What needs to be done = Only the line containing "Harmonogram Projektu: (Zadania" and the lines after it, through the end of the entries, should be output exactly.

Dataset excerpts =
------------------------------------

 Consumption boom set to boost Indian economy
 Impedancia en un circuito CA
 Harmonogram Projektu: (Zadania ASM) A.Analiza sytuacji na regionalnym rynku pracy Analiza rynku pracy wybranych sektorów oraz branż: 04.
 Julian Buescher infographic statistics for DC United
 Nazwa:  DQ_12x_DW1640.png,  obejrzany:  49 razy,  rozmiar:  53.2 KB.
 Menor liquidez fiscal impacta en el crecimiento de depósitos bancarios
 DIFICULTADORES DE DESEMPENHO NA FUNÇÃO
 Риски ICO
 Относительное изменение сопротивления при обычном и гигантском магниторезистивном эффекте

------------------------------------

Your solution =
 Harmonogram Projektu: (Zadania ASM) A.Analiza sytuacji na regionalnym rynku pracy Analiza rynku pracy wybranych sektorów oraz branż: 04.
 Julian Buescher infographic statistics for DC United
 Nazwa:  DQ_12x_DW1640.png,  obejrzany:  49 razy,  rozmiar:  53.2 KB.
 Menor liquidez fiscal impacta en el crecimiento de depósitos bancarios
 DIFICULTADORES DE DESEMPENHO NA FUNÇÃO
 Риски ICO
 Относительное изменение сопротивления при обычном и гигантском магниторезистивном эффекте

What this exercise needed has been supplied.